State of the Union
Listening to Bach played on Harpsicord by the expert fingers of Maggie Cole. It is meant to soothe, at least that is why I put it on. You see, tensions rise and tempers flare when you step into gigtown. Apparently someone once started the precedent of elevating the voice level in an effort towards effective office communication. I do not concur with such a practice. Sadly, it is all too easy to get mine to rise as well, especially in combat of a screaming loon clutching title of paralegal.
Anyway, the nerves are frayed but are slowly being repaired thanks to green tea, deep breathing and J. S. Bach.
Other news:
School continues to baffle, not due to strenuous tasks and challenges but a lingering sense of not doing what’s expected. In short: thus far it has not required the long hours of outside study I expected. This is not to say that hard work is not coming, but really my first grad school class consists of reading poems for their mechanics and writing less than I expected. By the time the class is over I will have to come up with four short works of my own and no more than 20 pages of academic writing. In other words, this is a light load in comparison to the undergrad hell I am used to.
That being the case, I am able to sneak in some reading for pleasure. I finished Under the Volcano by Malcolm Lowry, which is a wonderful read if you like staggering sentences, drunken recollections, tragedy, insult and pain. Yeah, my kind of book. Once that was done I read the title story in Ana Castillo’s Loverboys collection, which was good but confirmed my feelings that Castillo is a wonderful poet and a brilliant essayist but I am still waiting for a piece of her fiction to blow me away. I think some of them could, the early works people seem to enjoy, but Peel My Love Like an Onion (maybe the greatest book title I can think of) and this short story, while both very good, seemed to fall short of the experiences I have had reading her poetry and her incredibly powerful nonfiction work, Massacre of the Dreamers.
After I read the Castillo and my homework (Frost, not my favorite, and Plath, good when she’s good, Thomas McGrath, wonderful, and Wordsworth, meh) I reviewed Paul Muldoon’s complex yet alluring long poem, “The More a Man Has the More a Man Wants” scanning it for nice sounding puns. I’ll be reviewing lots of poetry in the coming days, some I’ve had lying around for a while and not gotten to, like Marina Tsvetaeva and Yevgeny Yevtushenko and more of the Russians.
In that vein, I began reading Bulgakov’s A Country Doctor’s Notebook last night.
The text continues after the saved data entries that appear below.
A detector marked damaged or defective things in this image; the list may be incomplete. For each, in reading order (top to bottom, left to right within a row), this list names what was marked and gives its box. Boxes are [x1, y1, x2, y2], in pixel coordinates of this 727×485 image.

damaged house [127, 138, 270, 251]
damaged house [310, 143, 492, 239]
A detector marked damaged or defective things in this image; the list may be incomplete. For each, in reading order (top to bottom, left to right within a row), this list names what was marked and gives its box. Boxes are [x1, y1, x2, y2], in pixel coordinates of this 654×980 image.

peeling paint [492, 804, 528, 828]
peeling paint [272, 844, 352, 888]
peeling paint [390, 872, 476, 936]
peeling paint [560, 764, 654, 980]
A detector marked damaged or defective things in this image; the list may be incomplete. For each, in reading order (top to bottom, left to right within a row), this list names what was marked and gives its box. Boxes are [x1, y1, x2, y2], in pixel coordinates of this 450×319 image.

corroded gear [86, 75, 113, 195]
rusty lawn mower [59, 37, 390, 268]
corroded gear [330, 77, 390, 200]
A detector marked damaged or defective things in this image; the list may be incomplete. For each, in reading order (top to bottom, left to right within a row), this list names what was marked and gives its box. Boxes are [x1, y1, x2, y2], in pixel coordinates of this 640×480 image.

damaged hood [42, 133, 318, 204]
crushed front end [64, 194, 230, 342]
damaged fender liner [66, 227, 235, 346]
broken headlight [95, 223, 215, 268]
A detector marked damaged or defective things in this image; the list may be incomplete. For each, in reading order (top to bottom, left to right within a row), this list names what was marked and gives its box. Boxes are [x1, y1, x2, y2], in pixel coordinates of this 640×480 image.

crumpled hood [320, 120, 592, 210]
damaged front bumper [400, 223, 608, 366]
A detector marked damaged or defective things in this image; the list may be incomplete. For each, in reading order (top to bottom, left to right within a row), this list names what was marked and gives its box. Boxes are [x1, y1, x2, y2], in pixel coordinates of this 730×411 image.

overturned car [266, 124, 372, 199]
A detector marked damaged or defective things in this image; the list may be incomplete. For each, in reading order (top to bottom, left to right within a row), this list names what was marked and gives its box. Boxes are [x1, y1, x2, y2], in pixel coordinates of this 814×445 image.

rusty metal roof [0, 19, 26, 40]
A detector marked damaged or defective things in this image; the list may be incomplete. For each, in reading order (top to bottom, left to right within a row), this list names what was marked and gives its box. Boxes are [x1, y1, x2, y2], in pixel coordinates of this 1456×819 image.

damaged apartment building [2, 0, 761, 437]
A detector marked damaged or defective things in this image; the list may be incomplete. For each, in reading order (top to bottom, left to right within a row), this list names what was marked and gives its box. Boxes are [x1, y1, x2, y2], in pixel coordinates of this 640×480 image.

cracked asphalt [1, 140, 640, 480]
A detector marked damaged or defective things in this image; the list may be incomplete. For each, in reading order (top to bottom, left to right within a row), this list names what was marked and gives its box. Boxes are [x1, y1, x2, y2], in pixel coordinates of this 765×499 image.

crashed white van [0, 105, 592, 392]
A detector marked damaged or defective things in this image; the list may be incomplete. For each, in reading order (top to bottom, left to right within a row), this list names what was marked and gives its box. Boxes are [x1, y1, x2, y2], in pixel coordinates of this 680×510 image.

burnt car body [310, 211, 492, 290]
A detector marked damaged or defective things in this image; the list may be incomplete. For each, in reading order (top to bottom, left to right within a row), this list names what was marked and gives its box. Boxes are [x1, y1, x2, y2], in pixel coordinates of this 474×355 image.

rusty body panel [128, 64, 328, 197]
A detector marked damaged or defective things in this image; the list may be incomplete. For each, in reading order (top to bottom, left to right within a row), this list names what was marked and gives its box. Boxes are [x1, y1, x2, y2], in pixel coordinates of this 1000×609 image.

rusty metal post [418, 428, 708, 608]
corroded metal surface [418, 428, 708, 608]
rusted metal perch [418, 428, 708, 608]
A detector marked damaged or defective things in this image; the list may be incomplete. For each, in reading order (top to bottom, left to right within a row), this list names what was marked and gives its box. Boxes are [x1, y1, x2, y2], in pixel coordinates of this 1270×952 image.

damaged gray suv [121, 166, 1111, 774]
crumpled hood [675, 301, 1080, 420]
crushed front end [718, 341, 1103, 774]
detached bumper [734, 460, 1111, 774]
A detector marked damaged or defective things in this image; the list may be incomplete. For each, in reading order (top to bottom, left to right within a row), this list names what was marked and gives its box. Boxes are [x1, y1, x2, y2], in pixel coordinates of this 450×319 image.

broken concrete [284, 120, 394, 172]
As you may or may not know, Bulgakov wrote my favorite book and I consider him a hero. This book, found in Taipei, a nice British edition that I have never seen ‘round these parts, is wonderful. Somewhere, back in 1916-17 in a remote part of the Soviet Union, a young doctor gets a crash course in the absurdity of the human condition.
That’s all to report. I am hungry and I have nothing else to say.
Anyway, the nerves are frayed but are slowly being repaired thanks to green tea, deep breathing and J. S. Bach.
Other news:
School continues to baffle, not due to strenuous tasks and challenges but a lingering sense of not doing what’s expected. In short: thus far it has not required the long hours of outside study I expected. This is not to say that hard work is not coming, but really my first grad school class consists of reading poems for their mechanics and writing less than I expected. By the time the class is over I will have to come up with four short works of my own and no more than 20 pages of academic writing. In other words, this is a light load in comparison to the undergrad hell I am used to.
That being the case, I am able to sneak in some reading for pleasure. I finished Under the Volcano by Malcolm Lowry, which is a wonderful read if you like staggering sentences, drunken recollections, tragedy, insult and pain. Yeah, my kind of book. Once that was done I read the title story in Ana Castillo’s Loverboys collection, which was good but confirmed my feelings that Castillo is a wonderful poet and a brilliant essayist but I am still waiting for a piece of her fiction to blow me away. I think some of them could, the early works people seem to enjoy, but Peel My Love Like an Onion (maybe the greatest book title I can think of) and this short story, while both very good, seemed to fall short of the experiences I have had reading her poetry and her incredibly powerful nonfiction work, Massacre of the Dreamers.
After I read the Castillo and my homework (Frost, not my favorite, and Plath, good when she’s good, Thomas McGrath, wonderful, and Wordsworth, meh) I reviewed Paul Muldoon’s complex yet alluring long poem, “The More a Man Has the More a Man Wants” scanning it for nice sounding puns. I’ll be reviewing lots of poetry in the coming days, some I’ve had lying around for a while and not gotten to, like Marina Tsvetaeva and Yevgeny Yevtushenko and more of the Russians.
In that vein, I began reading Bulgakov’s A Country Doctor’s Notebook last night. As you may or may not know, Bulgakov wrote my favorite book and I consider him a hero. This book, found in Taipei, a nice British edition that I have never seen ‘round these parts, is wonderful. Somewhere, back in 1916-17 in a remote part of the Soviet Union, a young doctor gets a crash course in the absurdity of the human condition.
That’s all to report. I am hungry and I have nothing else to say.